— Я слышал, что он ответил, — сказал Гил. Майк покраснел.
— Погоди, а как ты его мог услышать, вы же в разных камерах сидели? — поинтересовался Мор.
— Так глотка-то луженая, — пояснила Инка.
— И акустика что надо, — добавил Керри.
Майк провалился бы, если бы мог.
— А что ты ему сказал? — Мору до смерти было любопытно, по какому же адресу Майк послал надворного советника.
— Я тебе потом скажу, отдельно, — пообещал Гил.
— А дальше? — потребовала Ари.
Дальше Курон навестил Гила. Сначала он долго задавал разные вопросы — кто он такой, да с кем путешествует, да кем ему приходится Мак-Лауд. Гил честно ответил, что Мак-Лауд приходится ему Горцем. Курон, которого беседа с Майком привела не в лучшее расположение духа, перешел к угрозам гораздо быстрее. Однако если о буйном нраве Мак-Лауда Курон помнил, то о том, что Гил тоже дрался со стражниками, он как-то забыл. Гил не производил впечатления человека, склонного к маханию кулаками, тем более что по сравнению с Майком выглядел не так внушительно. Поэтому Курон очень удивился, когда ему аккуратно завернули руку за спину, подвели к двери и придали солидное ускорение по филейной части. Один из многочисленных результатов был написан у Гила на лице. Инка про себя порадовалась, что обошлось без травм, хотя, очевидно, пленники были нужны Курону целыми, а в страже у него не иначе как мастера своего дела.
Здесь надо заметить, что разговор шел по-аквитански, но то и дело рассказчики испытывали неодолимую потребность перейти на родной язык, поскольку многим сильным русским выражениям в аквитанском попросту не существовало аналогов.
— Ну и что там было дальше? — спросила Тайка.
— Ничего особенного, — буркнул Майк.
— Чего это ты такой скучный? — поинтересовался Мор.
— Спать хочу, две ночи не спал, — нехотя ответил Майк.
— А чем же ты занимался? — удивился Мор. — Не песни же все орал?
Исходя из личного опыта, он знал, что двое суток подряд орать песни попросту невозможно.
— Ну, одну ночь беседовал с Куроном…
— А на другую к тебе явилось прекрасное видение?
Бывшие узники переглянулись и намертво замолчали.
— Анри, мальчик мой, — вступил в разговор отец Ивейн, — в какой башне вас держали?
— В северной, на втором ярусе, — коротко ответил Анри.
— В былые времена эта башня называлась Веселой, — в голосе аббата не осталось и тени шутливости. — И местные заплечных дел мастера предпочитают работать по ночам.
Инка вздрогнула. Софи ахнула:
— Вы были там… в подвале? — Она обвела глазами Анри, Гила и Майка.
— Меня водили туда… посмотреть, — сказал Анри. — Это называется устрашение.
В комнате повисло тяжелое молчание. Все отводили глаза друг от друга, стараясь не думать о том, что если бы… И в этой тишине Анри совсем тихо произнес:
— Там был мэтр Реми… врач нашей семьи. А башня построена так, что слышно на всех ярусах.

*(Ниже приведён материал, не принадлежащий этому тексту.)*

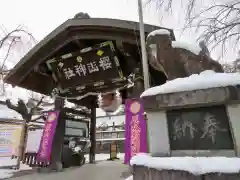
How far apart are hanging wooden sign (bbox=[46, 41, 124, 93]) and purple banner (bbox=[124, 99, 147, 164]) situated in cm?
150

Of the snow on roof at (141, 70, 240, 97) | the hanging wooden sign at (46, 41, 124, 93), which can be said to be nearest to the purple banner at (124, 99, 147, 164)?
the hanging wooden sign at (46, 41, 124, 93)

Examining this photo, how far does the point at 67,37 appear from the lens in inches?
256

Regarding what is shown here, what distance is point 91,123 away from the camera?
10.4m

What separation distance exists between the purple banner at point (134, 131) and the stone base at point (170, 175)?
2.28 meters

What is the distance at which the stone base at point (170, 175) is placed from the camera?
7.67 feet

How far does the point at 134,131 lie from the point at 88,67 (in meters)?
3.01

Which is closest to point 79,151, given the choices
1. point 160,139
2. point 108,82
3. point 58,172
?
point 58,172

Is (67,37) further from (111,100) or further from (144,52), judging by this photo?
(111,100)

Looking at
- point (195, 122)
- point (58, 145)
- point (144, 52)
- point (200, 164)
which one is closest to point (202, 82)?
point (195, 122)

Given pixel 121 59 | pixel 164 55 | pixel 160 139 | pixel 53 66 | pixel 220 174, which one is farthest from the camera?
pixel 53 66

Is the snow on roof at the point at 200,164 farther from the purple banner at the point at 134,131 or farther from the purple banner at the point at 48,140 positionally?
the purple banner at the point at 48,140

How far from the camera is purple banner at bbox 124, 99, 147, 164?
5.31m

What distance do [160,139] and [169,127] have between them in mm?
248

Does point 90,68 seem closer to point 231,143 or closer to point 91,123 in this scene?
point 91,123
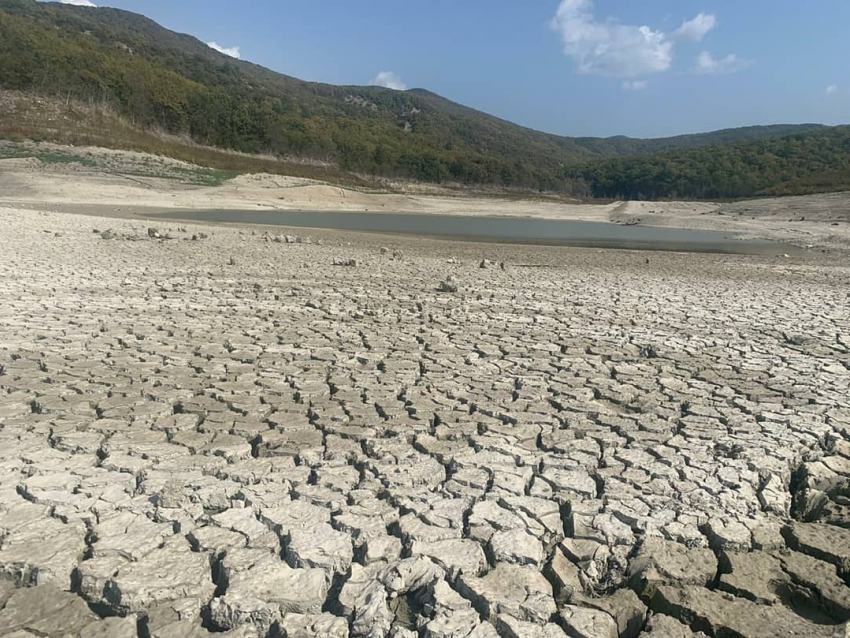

— Если ложиться спать утром, то когда же жить? — глубокомысленно спросил Мор, обнаружив, что в два часа пополудни проснулись только Инка, Гил и Тайка. Остальные спали сном праведным.
— Пусть спят, жалко тебе, что ли? — сказала Тайка. Она уже успела поцапаться с Керри и была слегка не в духе.
Инка выглядела довольно бодро, но бледно. Сам Мор был встрепан по обыкновению, поскольку еще не умывался, и небрит. Впрочем, бриться он сегодня так и не собрался бы, если бы не Гил, который разумно заметил, что сегодня есть и горячая вода, и чистое полотенце и вообще удобства, а завтра будет неизвестно что. Сам Гил выглядел абсолютно готовым к немедленным действиям. Даже ссадина на лбу поджила.
Остальные изволили проснуться только к вечеру. Даже Дракон, который обычно был сторонником жесткого распорядка дня, ничего язвительного по этому поводу не изрек, поскольку было ясно, что отдохнуть после таких потрясений не мешает.
Прощальный ужин был умеренно веселым. Отец Ивейн заговорил об их намерениях. Инка слегка расстроилась, когда Анри твердо заявил, что собирается отправиться в командорство своего ордена. Что это за орден, он не сказал, но, видимо, и Софи, и отец Ивейн об этом знали. Причем был Анри еще не рыцарем, а только оруженосцем.
— Оруженосец без оружия, — невесело усмехнулся Анри. — Тот меч, что подарил мне отец, отобрали при аресте.